● **Texto de la página**
_____
Eres un hombre que ha elegido pensar -ese hábito arcaico que nos hace sangrar y requiere, también, de hastíos y horas muertas- en un mundo veloz que escupe eslóganes huecos, en un mundo que epata en las superficies y no se pregunta por la vida secreta de las cosas. Mariano, amigo, tú eres de todo menos sensacionalista, tú eres de todo menos frívolo. Tú fuiste uno de los escasos lectores que tuvo mi entrevista con Chantal Maillard, y yo la hice un poco para tus ojos, porque a nadie le importa ya un carajo la filosofía. Recuerdo aquel verano insufrible en el que fantaseaste, en una columna, con atravesar Madrid a nado, de piscina en piscina, chorreando el bañador por las avenidas y trepando hacia la última planta de los hoteles, homenajeando a John Cheever y al dry martini: será cierto que por ahí se llega al mar. Esas ansias tuyas, esas imágenes voraces que proponías, me hacían sentir que no estaba sola en la capital desértica, descorazonada; que tú también buscabas, incomprensiblemente, algo más grande que tú.
La literatura es una enfermedad, Mariano, y seguro nos conduce sólo a pobreza o paranoia, pero qué hondo vivimos en sus faldas venenosas. Tú me descubriste a Manuel Vilas y te robé su poemario impunemente. Perdóname: yo creo que los libros prestados y no devueltos dejan lazos invisibles, probablemente más fuertes que un matrimonio -esos ritos macabros en los que tú y yo no creemos-. Cuánta inteligencia carga tu escepticismo, amigo. Ahora, aunque ya no te vea todos los días, hay un cordón misterioso entre tu biblioteca y la mía. Una deuda necesaria para que no nos perdamos entre el ruido. Tú me descubriste a Gran Vilas, Mariano -con su edén de alcoholes y padres muertos y novias defraudadas y dolor, dolor, dolor en esta España que es un hogar con goteras-, pero tú eres Gran Gasparet, mi poeta favorito, el más silente, el más brillante y crudo. Tú escribes como los ángeles caídos, los únicos que me interesan.
_____
● **Información proporcionada**
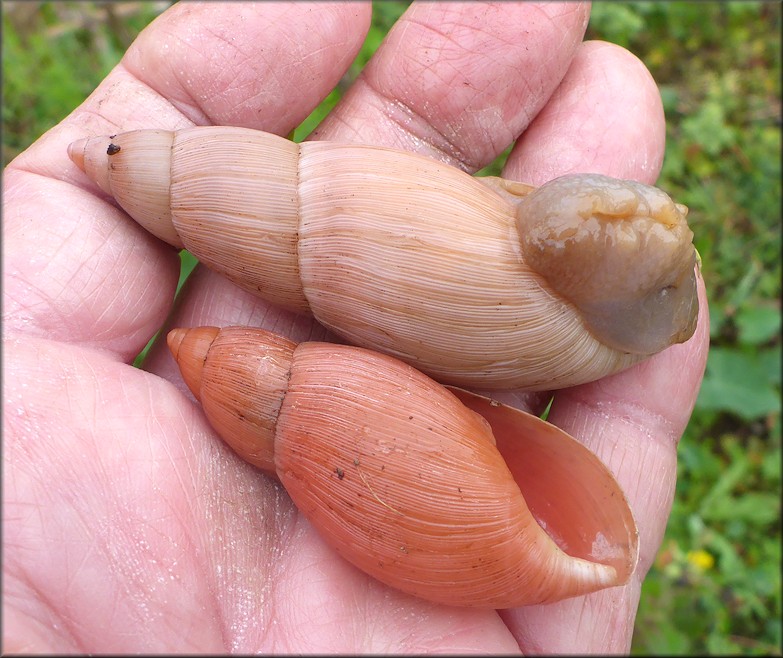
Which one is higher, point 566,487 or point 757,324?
point 566,487

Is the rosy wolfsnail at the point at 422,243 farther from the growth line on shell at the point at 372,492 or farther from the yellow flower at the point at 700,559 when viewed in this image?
the yellow flower at the point at 700,559

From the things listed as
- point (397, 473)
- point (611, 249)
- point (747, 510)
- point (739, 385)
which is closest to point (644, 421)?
point (611, 249)

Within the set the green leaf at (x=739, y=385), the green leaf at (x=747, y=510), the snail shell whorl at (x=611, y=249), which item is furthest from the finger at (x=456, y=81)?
the green leaf at (x=747, y=510)

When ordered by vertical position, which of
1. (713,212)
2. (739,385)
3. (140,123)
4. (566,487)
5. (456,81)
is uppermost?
(140,123)

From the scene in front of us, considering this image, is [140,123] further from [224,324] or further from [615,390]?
[615,390]

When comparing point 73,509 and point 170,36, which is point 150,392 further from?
point 170,36
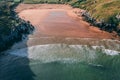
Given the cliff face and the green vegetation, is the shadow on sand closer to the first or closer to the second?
the cliff face

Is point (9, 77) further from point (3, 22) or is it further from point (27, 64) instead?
point (3, 22)

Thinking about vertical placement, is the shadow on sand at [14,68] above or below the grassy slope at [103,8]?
below

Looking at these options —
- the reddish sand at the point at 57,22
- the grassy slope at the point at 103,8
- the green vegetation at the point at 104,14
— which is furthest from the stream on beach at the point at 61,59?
the grassy slope at the point at 103,8

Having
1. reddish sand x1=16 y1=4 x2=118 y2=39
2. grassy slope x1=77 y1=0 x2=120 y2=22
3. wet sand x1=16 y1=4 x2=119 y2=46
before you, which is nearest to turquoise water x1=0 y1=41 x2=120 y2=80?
wet sand x1=16 y1=4 x2=119 y2=46

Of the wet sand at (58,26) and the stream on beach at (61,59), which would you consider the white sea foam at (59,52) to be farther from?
the wet sand at (58,26)

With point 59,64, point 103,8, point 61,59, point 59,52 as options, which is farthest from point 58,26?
point 59,64

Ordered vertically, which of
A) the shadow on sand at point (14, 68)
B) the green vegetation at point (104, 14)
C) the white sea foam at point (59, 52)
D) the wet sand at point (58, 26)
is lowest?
the shadow on sand at point (14, 68)

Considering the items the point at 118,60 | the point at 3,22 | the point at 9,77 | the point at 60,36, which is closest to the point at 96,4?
the point at 60,36
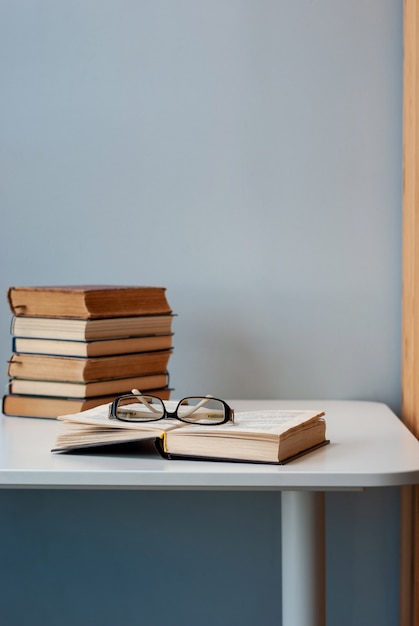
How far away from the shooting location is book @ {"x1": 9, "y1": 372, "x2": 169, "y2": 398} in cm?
133

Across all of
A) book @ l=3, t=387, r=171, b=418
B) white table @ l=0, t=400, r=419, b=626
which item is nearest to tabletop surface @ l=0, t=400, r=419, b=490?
white table @ l=0, t=400, r=419, b=626

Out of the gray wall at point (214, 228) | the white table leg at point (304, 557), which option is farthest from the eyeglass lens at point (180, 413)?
the gray wall at point (214, 228)

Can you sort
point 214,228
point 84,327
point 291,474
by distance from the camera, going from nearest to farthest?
point 291,474 → point 84,327 → point 214,228

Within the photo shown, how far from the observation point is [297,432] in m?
1.02

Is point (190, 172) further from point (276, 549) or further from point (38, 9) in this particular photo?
point (276, 549)

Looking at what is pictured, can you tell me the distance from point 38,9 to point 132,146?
325mm

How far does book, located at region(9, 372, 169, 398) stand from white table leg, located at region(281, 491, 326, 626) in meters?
0.39

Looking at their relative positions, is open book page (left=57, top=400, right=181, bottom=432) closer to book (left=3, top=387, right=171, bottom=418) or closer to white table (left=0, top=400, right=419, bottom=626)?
white table (left=0, top=400, right=419, bottom=626)

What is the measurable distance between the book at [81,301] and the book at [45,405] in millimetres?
132

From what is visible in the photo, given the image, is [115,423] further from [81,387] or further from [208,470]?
[81,387]

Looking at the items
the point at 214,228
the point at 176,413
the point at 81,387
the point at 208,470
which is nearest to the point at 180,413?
the point at 176,413

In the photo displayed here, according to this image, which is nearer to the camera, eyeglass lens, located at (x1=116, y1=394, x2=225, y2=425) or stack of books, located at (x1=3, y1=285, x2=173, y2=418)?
eyeglass lens, located at (x1=116, y1=394, x2=225, y2=425)

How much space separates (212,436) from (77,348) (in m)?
0.40

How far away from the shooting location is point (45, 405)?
4.44ft
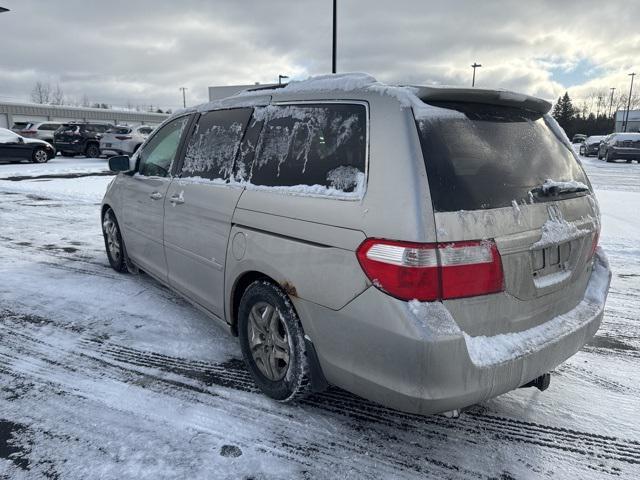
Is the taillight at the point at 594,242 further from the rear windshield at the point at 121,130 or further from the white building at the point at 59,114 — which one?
the white building at the point at 59,114

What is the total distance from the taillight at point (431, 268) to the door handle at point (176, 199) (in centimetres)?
196

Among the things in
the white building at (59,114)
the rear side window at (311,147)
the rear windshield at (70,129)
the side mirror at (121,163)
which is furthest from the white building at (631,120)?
the rear side window at (311,147)

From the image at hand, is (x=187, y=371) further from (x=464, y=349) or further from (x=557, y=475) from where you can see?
(x=557, y=475)

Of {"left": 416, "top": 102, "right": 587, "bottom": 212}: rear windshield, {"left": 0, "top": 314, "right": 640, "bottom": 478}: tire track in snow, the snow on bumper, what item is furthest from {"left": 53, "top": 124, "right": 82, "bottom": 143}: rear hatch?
the snow on bumper

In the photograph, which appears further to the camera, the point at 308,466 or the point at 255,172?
the point at 255,172

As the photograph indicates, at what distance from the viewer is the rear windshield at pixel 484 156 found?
207cm

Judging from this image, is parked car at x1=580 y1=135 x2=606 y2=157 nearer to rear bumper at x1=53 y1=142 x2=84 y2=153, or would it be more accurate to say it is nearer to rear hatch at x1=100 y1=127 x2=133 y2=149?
rear hatch at x1=100 y1=127 x2=133 y2=149

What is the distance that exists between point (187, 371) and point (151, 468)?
0.96m

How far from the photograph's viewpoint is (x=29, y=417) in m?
2.65

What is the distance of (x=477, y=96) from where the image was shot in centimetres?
232

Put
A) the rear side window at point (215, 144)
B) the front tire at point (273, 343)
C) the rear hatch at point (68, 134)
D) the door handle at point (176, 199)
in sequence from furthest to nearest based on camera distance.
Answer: the rear hatch at point (68, 134), the door handle at point (176, 199), the rear side window at point (215, 144), the front tire at point (273, 343)

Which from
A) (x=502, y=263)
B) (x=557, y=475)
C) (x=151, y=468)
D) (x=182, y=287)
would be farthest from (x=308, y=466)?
(x=182, y=287)

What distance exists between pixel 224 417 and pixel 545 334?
1.79 m

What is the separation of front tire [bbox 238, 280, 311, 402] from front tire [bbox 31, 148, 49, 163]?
21.0m
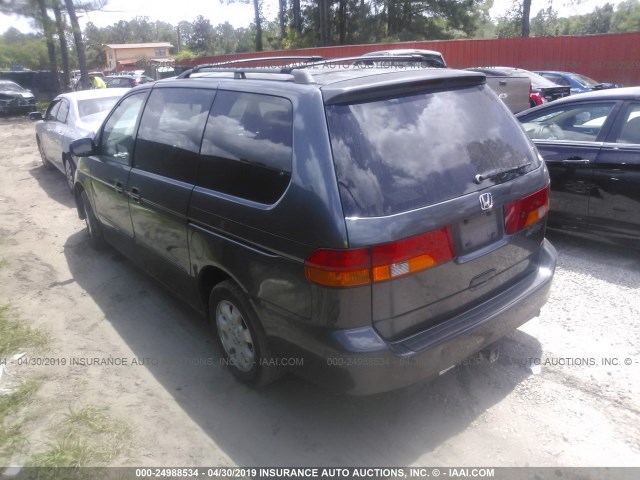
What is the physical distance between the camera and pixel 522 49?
_____
● **Tareas del ejercicio**
1. En el texto de la página, ¿a qué poeta descubrió Mariano a quien escribe?
2. Prosigue, por favor, la carta dirigida a Mariano del texto de la página a partir de su última frase.

● **Respuestas dadas**
1. A Manuel Vilas.

2.
Yo no quiero que seas escritor sin obra como Michi Panero, Mariano, aunque a veces soñemos con no escribir nunca más y dejar que sea nuestra vida la que hable. Te he contado alguna vez que cuando me tomo dos copas recito Lucy de memoria delante de mis amigos, y les hablo de ti, y me viene tu imagen como una risa un poco herida. Regreso siempre a tus versos y lucho por hacerlos corpóreos en mí: “Nunca vi nada tan hermoso: aquella hembra joven sabía mirar la vida por encima del miedo”. Regreso siempre a tus niñas borrachas, a tus hombres-perro y tus hombres-gato, a tu deseo de agarrar las cañas cruzadas e izar con ellas una cometa o secar un pulpo “para leer o escribir / poemas para comer / para imprimir suspense / al momento de tu adiós”.
Sé que te encontraré siempre en los lugares donde has depositado tu amor: sé que estás en los perros peludísimos que adoras, como Lupe, y que a mí me dan pavor; sé que estás en mi tocaya y en tu hija -y cuánto celebro yo ese ser diminuto y canalla como su padre, como su dios, que ahora recoge tus babas y te insufla nueva fe-. Sé que estás en las gafas de sol sustentas en el cráneo y en el traje de chaqueta, porque la vida es estilo -tal vez sólo sea estilo-, y el estilo siempre es gratis. Gracias por todo, viejo Gaspar, y más que suerte, justicia poética. Vas a ser siempre el hombre más guapo de la redacción.